Green’s Dictionary of Slang

cannonball n.

[the characteristics of the SE cannonball, i.e. shape, size, velocity, impact]

1. a testicle.

[UK]Farmer Vocabula Amatoria (1966) 29: Ballottes (les), f. 1. The testes; ‘the cannon-balls’.

2. (US short order) in pl., crullers.

[US] ‘Dict. of Diningroom Sl.’ in Brooklyn Daily Eagle 3 July 13: ‘Cannon balls,’ are crullers.

3. (US, also cannonball train) an express train.

Topeka Dly Capital (KS) 4 Oct. 4/5: The cannon-ball train came down from the east.
[US]Dodge City Times 4 Oct. in Miller & Snell Why the West was Wild 456: The cannon ball [...] pulled into Coolidge shortly before one o’clock.
[US]J. London Tramp Diary in Jack London On the Road (1979) 55: We caught the ‘Cannon ball’ as she slowed up at the crossing.
[US]J.W. Carr ‘Words from Northwest Arkansas’ in DN III:ii 129: cannonball, n. A fast through train [...] ‘The happy couple left on the cannonball for St. Louis.’ – Fayetteville newspaper.
[US]L. Light Modern Hobo 47: The Cannon Ball will soon be in.
[US] ‘Hoochey, Coochhey Hilda’ in J.J. Niles Singing Soldiers (1927) 26: French cannon-ball goes so goddam fast, / Can’t never count de cars as they wizzes past.
[US]G.H. Mullin Adventures of a Scholar Tramp 310: She was the Banner Limited, a cannon-ball making only a few stops.
[US]W. Edge Main Stem 17: He would [...] find out the hour of an express departure, and would then lay his plans to ‘deck the cannon-ball on the fly’.
[US]‘Dean Stiff’ Milk and Honey Route 201: Cannon ball — A fast train.
[US]Blind Willie McTell ‘My Baby’s Gone’ 🎵 She even left me / Says she riding that Cannonball.
[UK] in Campbell & Campbell War Paint 178: [aircraft nose art] ‘Wabash Cannon-Ball IV’.
[US]Hughes & Bontemps Book of Negro Folklore 390: I’m gonna buy me a pistol just as long as I am tall. [...] Kill my man and catch the Cannon Ball.
[US]Wentworth & Flexner DAS.
[US]E. Thompson Garden of Sand (1981) 281: He sang: From the broad Atlantic Ocean / To the wide Pacific shore / She’s coming down from Birmingham / On the Wabash Cannonball.

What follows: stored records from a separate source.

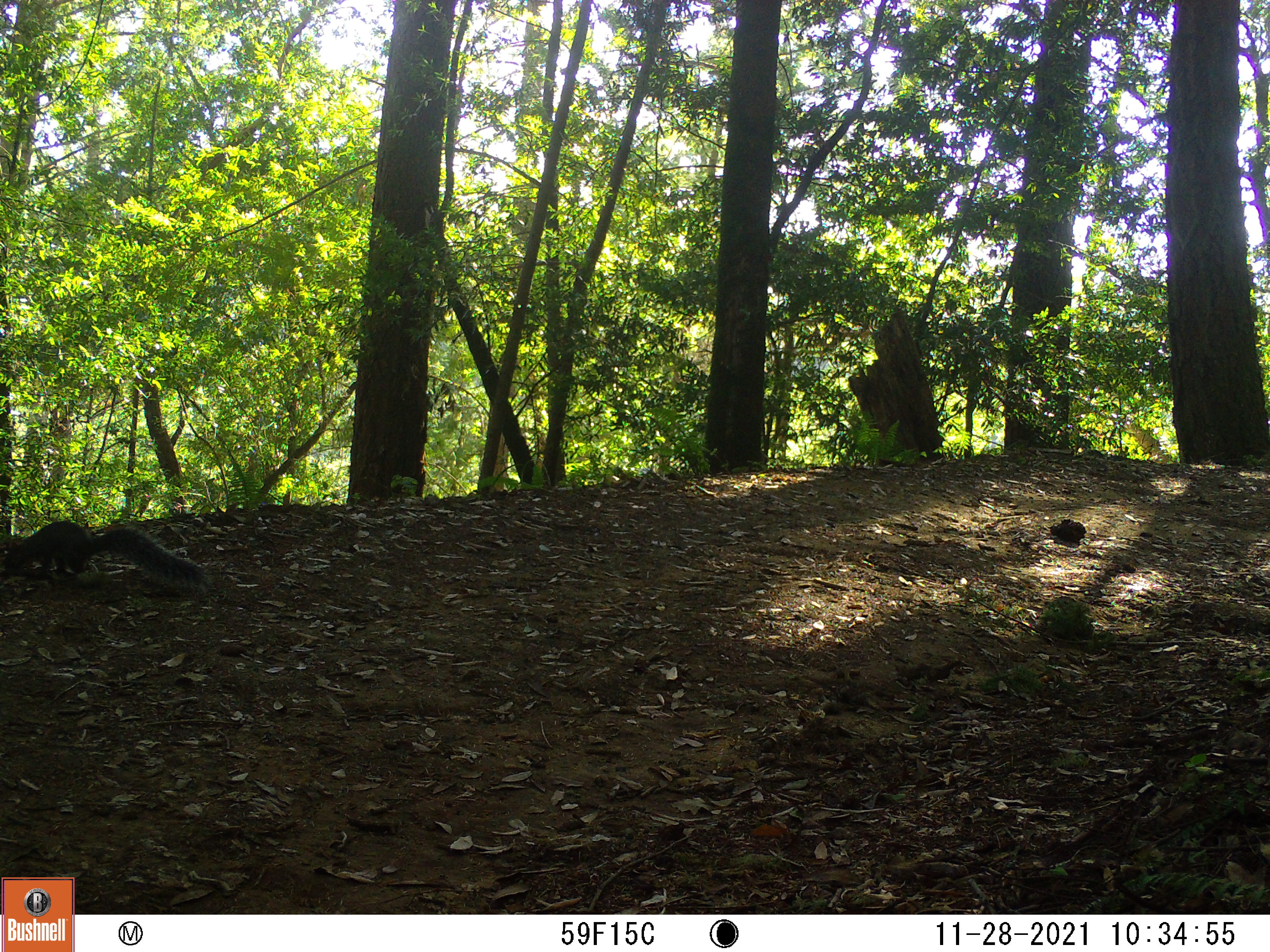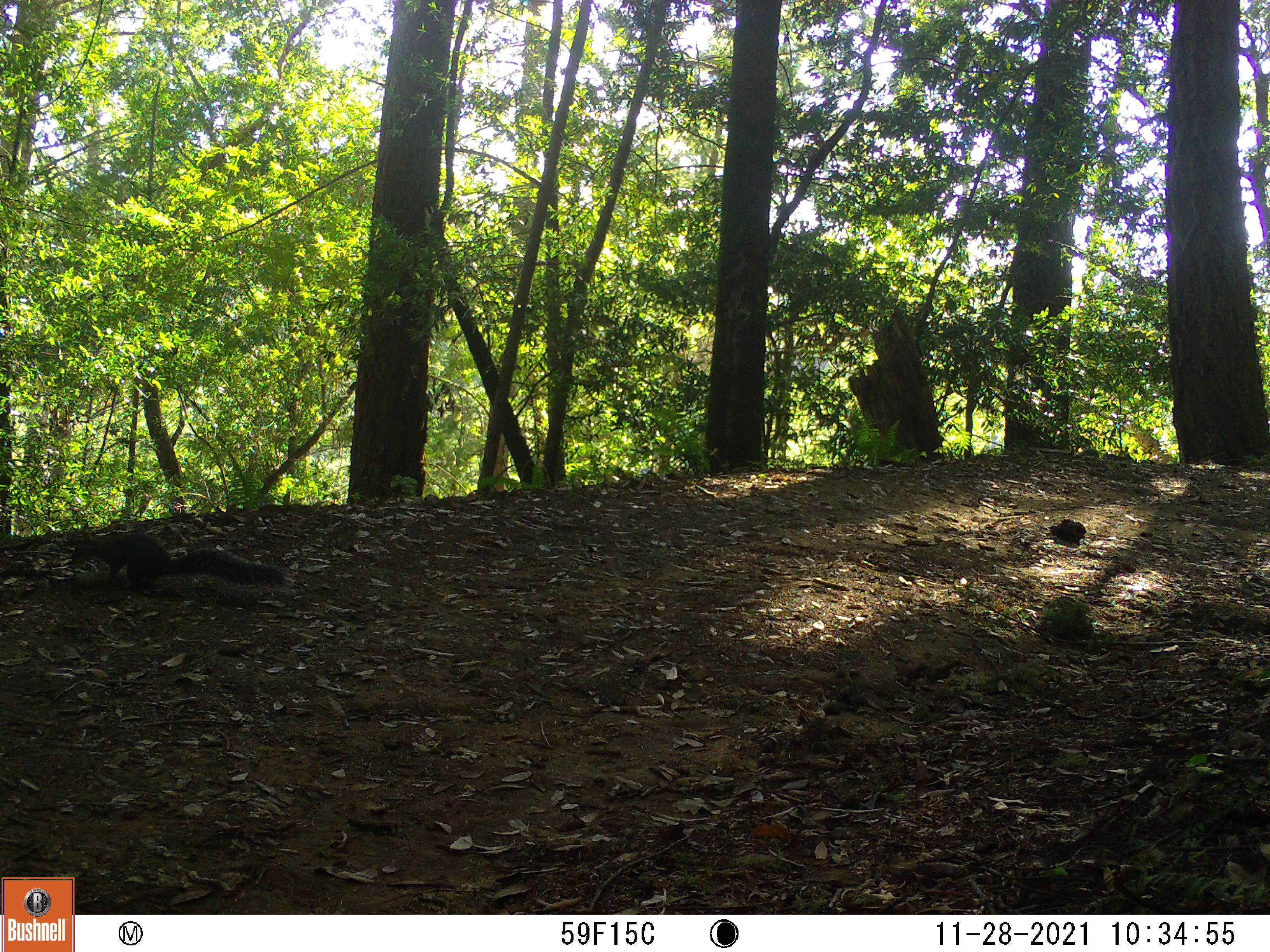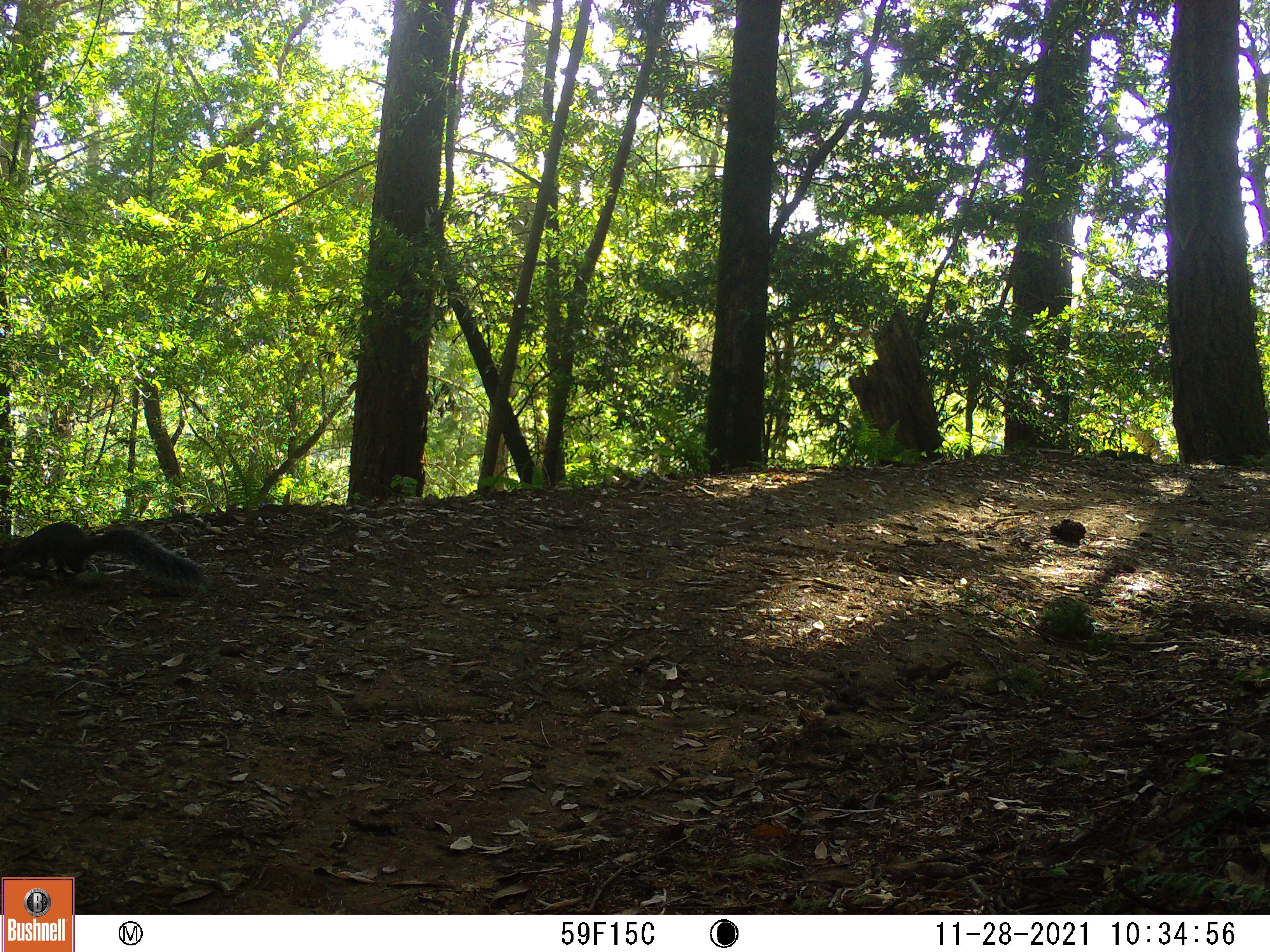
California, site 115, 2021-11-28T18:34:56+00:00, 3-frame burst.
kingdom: Animalia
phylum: Chordata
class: Mammalia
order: Rodentia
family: Sciuridae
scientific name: Sciuridae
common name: squirrel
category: unknown squirrel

4. (US Und.) a smaller safe that is held within a larger one; occas. attrib.

[US]Anaconda Standard (MT) 25 July 8/7: They are tearing out ceilings and walls preparatory to [...] fixing a place for the new cannonball safe.
Butte Dly Post (MT) 5 Jan. 1/3: The sale included the cannonball safe, bank desk and fixtures.
[US]Anaconda Standard (MT) 6 Sept. 8/5: The ‘Cannonball’ safe of the Miners savings and Trust Company was found uninjured.
[US]G. Henderson Keys to Crookdom 67: But with grease the yegg could not get a manganese ‘cannon-ball’ safe, the spheroids that are found in many big banks.
[US]Ersine Und. and Prison Sl.
[US]Goldin et al. DAUL 40/1: Cannonball. 1. A small round safe frequently found inside a vault or a larger safe.

5. (US Und.) a message sent out of jail by a convict.

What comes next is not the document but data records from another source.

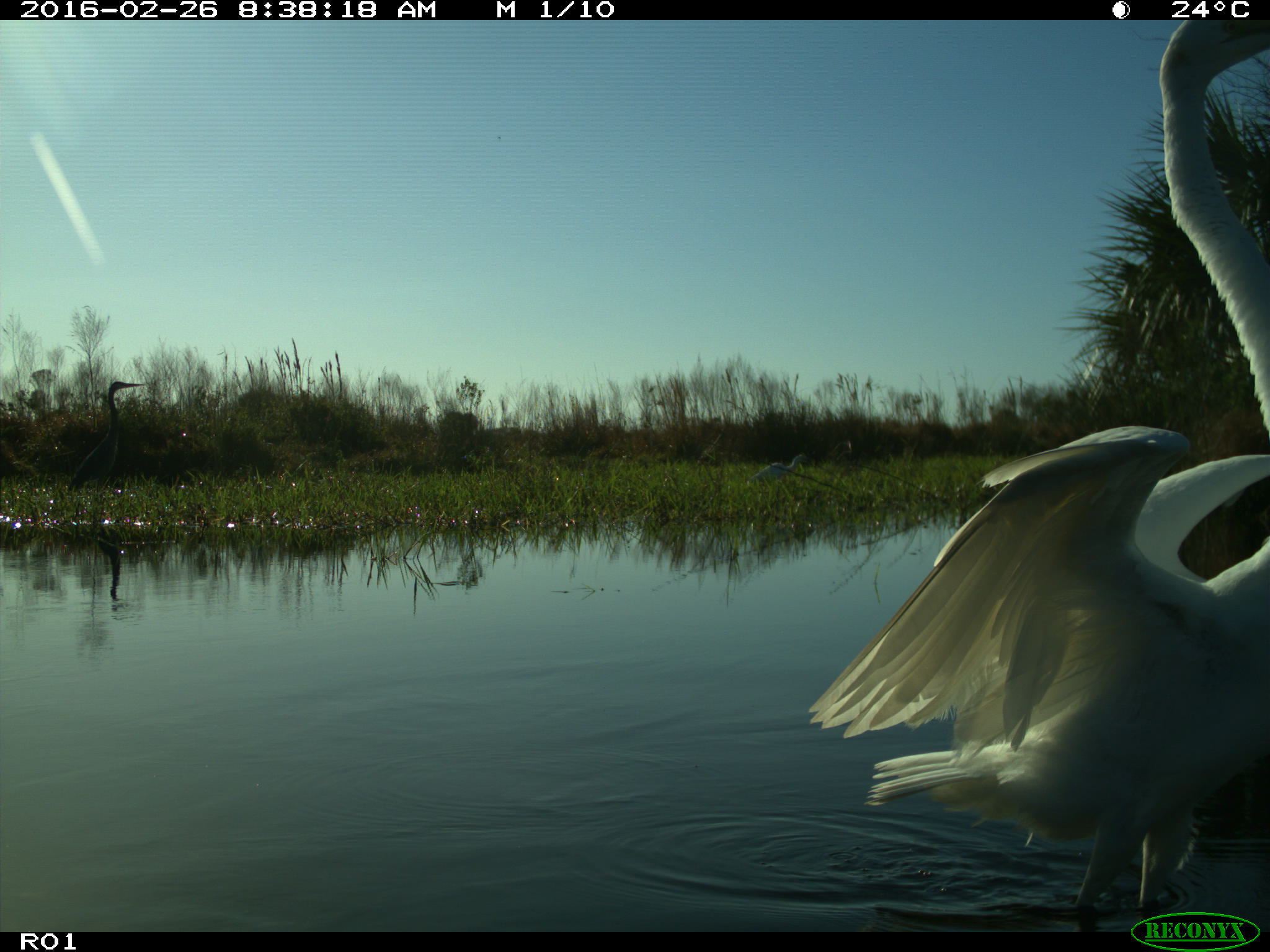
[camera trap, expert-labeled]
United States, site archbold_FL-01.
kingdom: Animalia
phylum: Chordata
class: Aves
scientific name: Aves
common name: birds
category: unidentified bird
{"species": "unidentified bird (birds) (Aves)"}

[US]V.W. Saul ‘Vocab. of Bums’ in AS IV:5 338: Cannon ball — A message sent by one in jail via a jail trusty.
[US]Monteleone Criminal Sl. (rev. edn).
[US]Wentworth & Flexner DAS.

6. (US) a superior person or one who claims to be so.

Hal Ellson Duke 75: He’s a real cannonball.
[US](con. 1930s) H. Simmons Man Walking On Eggshells 21: You poppa’s a cannonball.
[SA]L.F. Freed Crime in S. Afr. 106: A ‘big shot’ or ‘cannon ball’ is an underworld leader.

7. (US drugs) a mixed injection, e.g. of heroin and cocaine or morphine and cocaine.

[US]J.E. Schmidt Narcotics Lingo and Lore.
[US]Hardy & Cull Drug Lang. and Lore.